Il y a quelques années déjà, alors que j’étais souffifre stagiaire community manager pour un site Web, mon boss m’a dit : va sur Hellocoton, c’est cool. Alors je suis allée sur Hellocoton, et effectivement, j’ai découvert que c’était cool.

Sauf qu’au début, je n’avais pas de blog . Du coup, j’ai rapidement chopé des complexes. Encore plus qu’en matant les défilés de Victoria Secret.

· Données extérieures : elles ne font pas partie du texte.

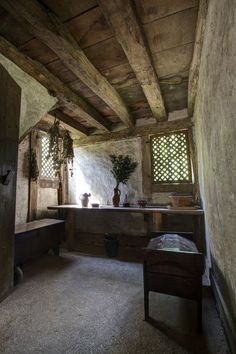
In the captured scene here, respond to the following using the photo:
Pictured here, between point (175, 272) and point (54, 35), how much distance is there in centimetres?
219

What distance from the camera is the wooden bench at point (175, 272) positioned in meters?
1.49

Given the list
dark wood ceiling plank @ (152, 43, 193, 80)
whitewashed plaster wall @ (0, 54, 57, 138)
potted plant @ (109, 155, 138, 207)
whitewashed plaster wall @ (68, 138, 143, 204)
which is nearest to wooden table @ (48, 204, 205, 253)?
potted plant @ (109, 155, 138, 207)

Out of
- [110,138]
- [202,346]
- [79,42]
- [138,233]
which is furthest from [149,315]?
[110,138]

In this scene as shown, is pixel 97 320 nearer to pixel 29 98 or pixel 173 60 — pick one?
pixel 29 98

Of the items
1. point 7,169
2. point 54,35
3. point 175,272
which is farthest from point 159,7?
point 175,272

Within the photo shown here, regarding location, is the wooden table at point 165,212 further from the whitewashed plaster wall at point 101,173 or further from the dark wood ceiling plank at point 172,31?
the dark wood ceiling plank at point 172,31

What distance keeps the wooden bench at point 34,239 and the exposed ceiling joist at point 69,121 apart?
1801mm

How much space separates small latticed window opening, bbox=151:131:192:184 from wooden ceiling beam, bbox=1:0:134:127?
1637 mm

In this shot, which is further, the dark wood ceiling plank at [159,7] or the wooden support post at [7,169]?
the wooden support post at [7,169]

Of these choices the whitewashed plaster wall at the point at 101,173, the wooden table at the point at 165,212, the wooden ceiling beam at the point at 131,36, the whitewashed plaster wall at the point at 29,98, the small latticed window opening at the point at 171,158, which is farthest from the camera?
the whitewashed plaster wall at the point at 101,173

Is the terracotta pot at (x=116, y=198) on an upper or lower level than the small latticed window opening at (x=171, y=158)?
lower

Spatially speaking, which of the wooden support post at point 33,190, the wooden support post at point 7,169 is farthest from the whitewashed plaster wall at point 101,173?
the wooden support post at point 7,169

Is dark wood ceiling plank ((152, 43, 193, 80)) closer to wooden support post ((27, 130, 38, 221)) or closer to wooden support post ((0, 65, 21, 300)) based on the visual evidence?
wooden support post ((0, 65, 21, 300))

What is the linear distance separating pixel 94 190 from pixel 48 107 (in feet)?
6.52
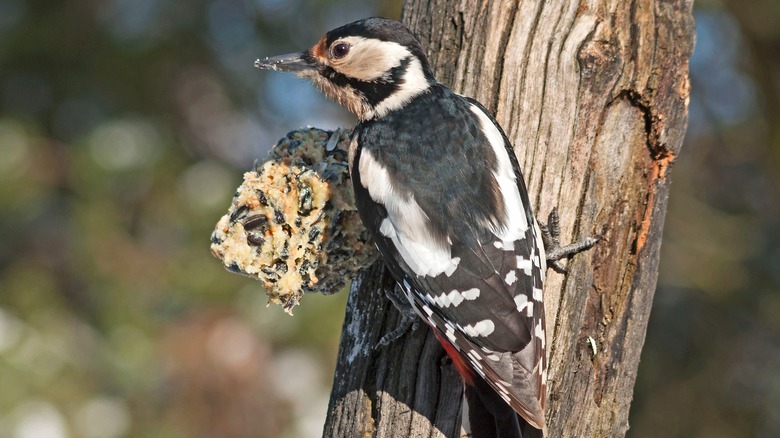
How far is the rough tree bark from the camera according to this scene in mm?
2596

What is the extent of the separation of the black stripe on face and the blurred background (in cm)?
135

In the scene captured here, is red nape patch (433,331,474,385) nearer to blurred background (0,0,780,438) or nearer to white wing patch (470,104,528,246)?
white wing patch (470,104,528,246)

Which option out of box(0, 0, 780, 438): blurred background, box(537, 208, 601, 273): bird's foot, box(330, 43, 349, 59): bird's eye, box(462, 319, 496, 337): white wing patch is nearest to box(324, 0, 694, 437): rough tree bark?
box(537, 208, 601, 273): bird's foot

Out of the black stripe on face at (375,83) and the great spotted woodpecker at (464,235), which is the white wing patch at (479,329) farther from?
the black stripe on face at (375,83)

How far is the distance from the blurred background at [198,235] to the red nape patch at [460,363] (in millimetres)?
2222

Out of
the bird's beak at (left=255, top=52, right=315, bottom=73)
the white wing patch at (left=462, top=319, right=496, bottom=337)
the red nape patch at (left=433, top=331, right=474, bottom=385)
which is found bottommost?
the red nape patch at (left=433, top=331, right=474, bottom=385)

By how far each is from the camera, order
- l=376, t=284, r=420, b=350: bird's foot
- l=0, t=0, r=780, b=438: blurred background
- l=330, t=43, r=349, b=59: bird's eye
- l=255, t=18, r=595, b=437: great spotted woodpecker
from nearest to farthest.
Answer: l=255, t=18, r=595, b=437: great spotted woodpecker < l=376, t=284, r=420, b=350: bird's foot < l=330, t=43, r=349, b=59: bird's eye < l=0, t=0, r=780, b=438: blurred background

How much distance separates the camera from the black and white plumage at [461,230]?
2453 mm

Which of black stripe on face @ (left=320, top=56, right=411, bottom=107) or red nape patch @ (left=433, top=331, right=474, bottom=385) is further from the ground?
black stripe on face @ (left=320, top=56, right=411, bottom=107)

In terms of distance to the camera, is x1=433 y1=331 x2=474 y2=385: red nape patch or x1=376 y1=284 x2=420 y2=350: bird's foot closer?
x1=433 y1=331 x2=474 y2=385: red nape patch

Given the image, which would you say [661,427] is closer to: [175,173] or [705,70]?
[705,70]

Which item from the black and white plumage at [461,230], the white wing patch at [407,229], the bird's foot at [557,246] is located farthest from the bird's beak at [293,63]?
the bird's foot at [557,246]

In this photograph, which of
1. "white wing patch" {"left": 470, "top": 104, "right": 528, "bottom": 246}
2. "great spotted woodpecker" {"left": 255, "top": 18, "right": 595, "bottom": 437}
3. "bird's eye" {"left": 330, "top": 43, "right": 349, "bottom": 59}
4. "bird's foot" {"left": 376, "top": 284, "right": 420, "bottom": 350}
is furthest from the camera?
"bird's eye" {"left": 330, "top": 43, "right": 349, "bottom": 59}

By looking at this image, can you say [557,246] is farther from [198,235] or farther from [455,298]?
[198,235]
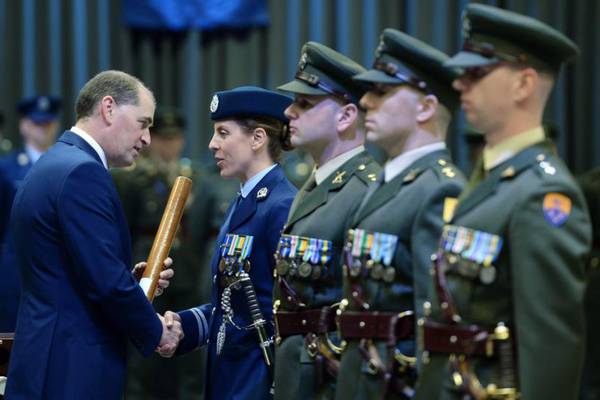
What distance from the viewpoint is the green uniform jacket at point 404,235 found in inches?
124

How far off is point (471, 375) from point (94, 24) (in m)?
6.05

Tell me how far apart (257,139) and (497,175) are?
4.80ft

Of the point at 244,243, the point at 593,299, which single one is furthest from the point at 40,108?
the point at 244,243

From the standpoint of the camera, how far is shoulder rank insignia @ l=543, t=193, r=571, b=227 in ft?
8.96

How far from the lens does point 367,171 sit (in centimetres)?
373

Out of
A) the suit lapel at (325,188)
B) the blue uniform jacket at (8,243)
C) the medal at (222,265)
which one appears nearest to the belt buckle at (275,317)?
the suit lapel at (325,188)

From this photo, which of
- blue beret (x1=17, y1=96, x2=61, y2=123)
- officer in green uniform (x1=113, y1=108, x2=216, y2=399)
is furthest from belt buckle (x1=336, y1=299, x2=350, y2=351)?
blue beret (x1=17, y1=96, x2=61, y2=123)

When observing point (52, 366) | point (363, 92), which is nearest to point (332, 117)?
point (363, 92)

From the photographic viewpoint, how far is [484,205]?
2869mm

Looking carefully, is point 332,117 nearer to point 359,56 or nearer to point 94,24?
point 359,56

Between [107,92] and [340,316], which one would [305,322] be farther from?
[107,92]

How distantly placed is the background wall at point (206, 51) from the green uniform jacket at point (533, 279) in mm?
5042

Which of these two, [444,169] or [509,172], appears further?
[444,169]

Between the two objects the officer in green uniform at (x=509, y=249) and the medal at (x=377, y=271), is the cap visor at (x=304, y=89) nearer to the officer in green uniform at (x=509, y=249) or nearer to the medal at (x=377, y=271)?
the medal at (x=377, y=271)
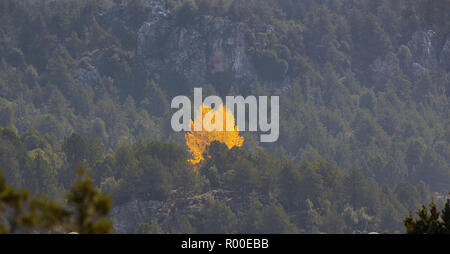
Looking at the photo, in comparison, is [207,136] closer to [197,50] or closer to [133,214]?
[133,214]

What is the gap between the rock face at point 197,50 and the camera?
583ft

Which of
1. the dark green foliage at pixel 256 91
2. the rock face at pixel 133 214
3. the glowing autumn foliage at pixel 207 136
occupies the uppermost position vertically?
the dark green foliage at pixel 256 91

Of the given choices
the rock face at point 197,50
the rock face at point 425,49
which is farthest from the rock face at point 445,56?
the rock face at point 197,50

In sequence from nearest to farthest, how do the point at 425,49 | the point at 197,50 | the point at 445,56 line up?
the point at 197,50
the point at 445,56
the point at 425,49

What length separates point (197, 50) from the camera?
17900 centimetres

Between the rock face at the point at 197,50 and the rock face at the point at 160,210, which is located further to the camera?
the rock face at the point at 197,50

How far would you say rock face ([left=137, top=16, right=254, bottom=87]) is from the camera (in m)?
178

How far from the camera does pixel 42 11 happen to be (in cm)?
19612

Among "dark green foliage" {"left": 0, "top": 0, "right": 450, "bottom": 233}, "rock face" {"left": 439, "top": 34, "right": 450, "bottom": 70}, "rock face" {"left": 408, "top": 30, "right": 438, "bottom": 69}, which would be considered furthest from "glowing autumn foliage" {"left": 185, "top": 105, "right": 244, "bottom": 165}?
"rock face" {"left": 439, "top": 34, "right": 450, "bottom": 70}

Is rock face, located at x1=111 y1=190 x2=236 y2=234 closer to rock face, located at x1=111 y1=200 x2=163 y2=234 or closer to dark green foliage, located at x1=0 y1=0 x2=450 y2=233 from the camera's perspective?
rock face, located at x1=111 y1=200 x2=163 y2=234

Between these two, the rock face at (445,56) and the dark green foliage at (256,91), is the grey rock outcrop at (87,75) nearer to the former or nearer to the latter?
the dark green foliage at (256,91)

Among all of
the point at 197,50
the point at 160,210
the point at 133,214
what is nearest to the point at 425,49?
the point at 197,50

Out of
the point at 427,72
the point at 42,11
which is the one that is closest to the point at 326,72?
the point at 427,72
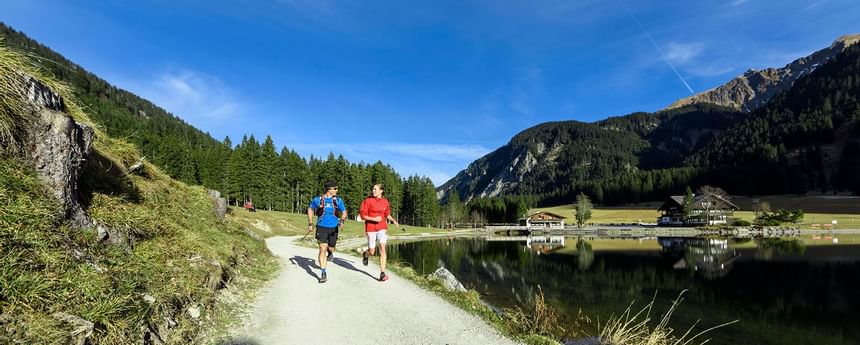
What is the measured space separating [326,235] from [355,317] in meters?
4.03

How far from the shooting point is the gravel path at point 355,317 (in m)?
6.84

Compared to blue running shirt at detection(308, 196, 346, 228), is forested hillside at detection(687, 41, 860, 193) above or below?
above

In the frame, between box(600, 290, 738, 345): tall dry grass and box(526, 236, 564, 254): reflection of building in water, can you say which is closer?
box(600, 290, 738, 345): tall dry grass

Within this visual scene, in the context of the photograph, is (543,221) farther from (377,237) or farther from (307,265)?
(377,237)

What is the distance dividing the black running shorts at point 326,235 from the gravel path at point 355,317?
3.81ft

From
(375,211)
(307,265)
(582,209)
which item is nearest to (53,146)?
(375,211)

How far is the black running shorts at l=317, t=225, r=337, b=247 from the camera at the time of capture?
37.6ft

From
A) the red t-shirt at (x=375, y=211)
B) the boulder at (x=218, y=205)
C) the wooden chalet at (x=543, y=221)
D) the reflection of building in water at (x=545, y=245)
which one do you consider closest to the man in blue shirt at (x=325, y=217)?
the red t-shirt at (x=375, y=211)

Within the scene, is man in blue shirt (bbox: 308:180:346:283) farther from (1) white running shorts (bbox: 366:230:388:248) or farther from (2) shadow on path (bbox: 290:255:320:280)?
(2) shadow on path (bbox: 290:255:320:280)

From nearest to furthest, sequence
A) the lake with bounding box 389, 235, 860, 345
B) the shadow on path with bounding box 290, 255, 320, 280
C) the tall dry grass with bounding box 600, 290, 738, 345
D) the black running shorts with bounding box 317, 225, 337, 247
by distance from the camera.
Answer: the tall dry grass with bounding box 600, 290, 738, 345
the black running shorts with bounding box 317, 225, 337, 247
the shadow on path with bounding box 290, 255, 320, 280
the lake with bounding box 389, 235, 860, 345

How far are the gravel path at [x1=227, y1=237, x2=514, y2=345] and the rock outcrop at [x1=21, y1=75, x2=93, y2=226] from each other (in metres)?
3.27

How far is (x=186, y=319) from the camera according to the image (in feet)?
20.5

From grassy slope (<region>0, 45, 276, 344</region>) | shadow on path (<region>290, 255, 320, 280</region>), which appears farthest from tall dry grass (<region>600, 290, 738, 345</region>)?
shadow on path (<region>290, 255, 320, 280</region>)

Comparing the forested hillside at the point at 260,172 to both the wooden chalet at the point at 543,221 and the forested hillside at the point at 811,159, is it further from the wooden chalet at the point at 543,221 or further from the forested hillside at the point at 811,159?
the forested hillside at the point at 811,159
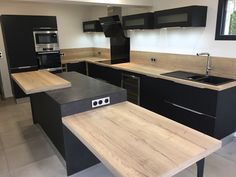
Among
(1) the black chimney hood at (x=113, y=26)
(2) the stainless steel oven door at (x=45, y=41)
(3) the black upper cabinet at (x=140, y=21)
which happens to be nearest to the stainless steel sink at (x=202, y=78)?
(3) the black upper cabinet at (x=140, y=21)

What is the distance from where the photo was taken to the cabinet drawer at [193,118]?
2547 mm

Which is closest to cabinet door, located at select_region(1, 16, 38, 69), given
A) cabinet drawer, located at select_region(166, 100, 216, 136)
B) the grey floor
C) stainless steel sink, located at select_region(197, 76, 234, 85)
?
the grey floor

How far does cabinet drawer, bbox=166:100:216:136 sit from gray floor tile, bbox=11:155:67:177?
1.76 m

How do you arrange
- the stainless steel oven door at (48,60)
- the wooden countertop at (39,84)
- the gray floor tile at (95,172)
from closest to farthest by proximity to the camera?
the gray floor tile at (95,172) < the wooden countertop at (39,84) < the stainless steel oven door at (48,60)

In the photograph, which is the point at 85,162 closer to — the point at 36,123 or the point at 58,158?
the point at 58,158

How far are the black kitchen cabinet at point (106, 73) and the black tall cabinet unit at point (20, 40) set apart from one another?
1365 mm

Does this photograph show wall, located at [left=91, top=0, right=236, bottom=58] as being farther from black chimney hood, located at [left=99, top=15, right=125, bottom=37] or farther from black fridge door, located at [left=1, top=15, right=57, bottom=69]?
black fridge door, located at [left=1, top=15, right=57, bottom=69]

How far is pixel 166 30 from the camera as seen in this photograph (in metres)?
3.59

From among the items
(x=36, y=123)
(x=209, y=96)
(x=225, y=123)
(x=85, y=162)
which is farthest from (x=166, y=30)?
(x=36, y=123)

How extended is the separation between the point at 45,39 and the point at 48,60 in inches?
19.5

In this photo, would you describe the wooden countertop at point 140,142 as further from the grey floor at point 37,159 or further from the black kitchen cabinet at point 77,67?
the black kitchen cabinet at point 77,67

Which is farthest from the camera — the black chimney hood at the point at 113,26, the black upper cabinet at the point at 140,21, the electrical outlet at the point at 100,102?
the black chimney hood at the point at 113,26

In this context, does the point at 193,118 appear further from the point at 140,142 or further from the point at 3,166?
the point at 3,166

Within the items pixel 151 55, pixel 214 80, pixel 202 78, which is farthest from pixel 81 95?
pixel 151 55
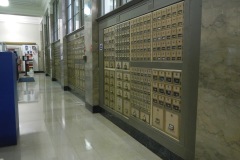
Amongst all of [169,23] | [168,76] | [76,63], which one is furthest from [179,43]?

Pourquoi ? Parce que sur Hellocoton, t’as toute une tripotée de nanas qui partagent toute la journée les articles de leur blog respectif. Jusque là, rien de très complexant. Sauf que la plupart sont vraiment très très « énervantes ».

D’un côté, tu as les blogueuses modes : Coline, par exemple, qui est toujours bonasse même quand elle se rase le crâne. Ou Lilou, qui t’enchaîne une semaine de concours alors qu’elle a une intoxication alimentaire. Respect sista ! Tu as aussi les blogueuses beauté, comme Pschiiit ou Metauxlourds. Avant, je pensais savoir me faire une manucure ou un smoky. Jusqu’à ce que j’ attérisse sur leur blog. T’as aussi celles, comme Anne-So, Aizen ou Tribulate, qui ont des bêtes de blogs, avec un bête de design, des bêtes de photo… Alors que toi, tu trimes sur Paint depuis 2001. Bon, j’exagère un peu quand même.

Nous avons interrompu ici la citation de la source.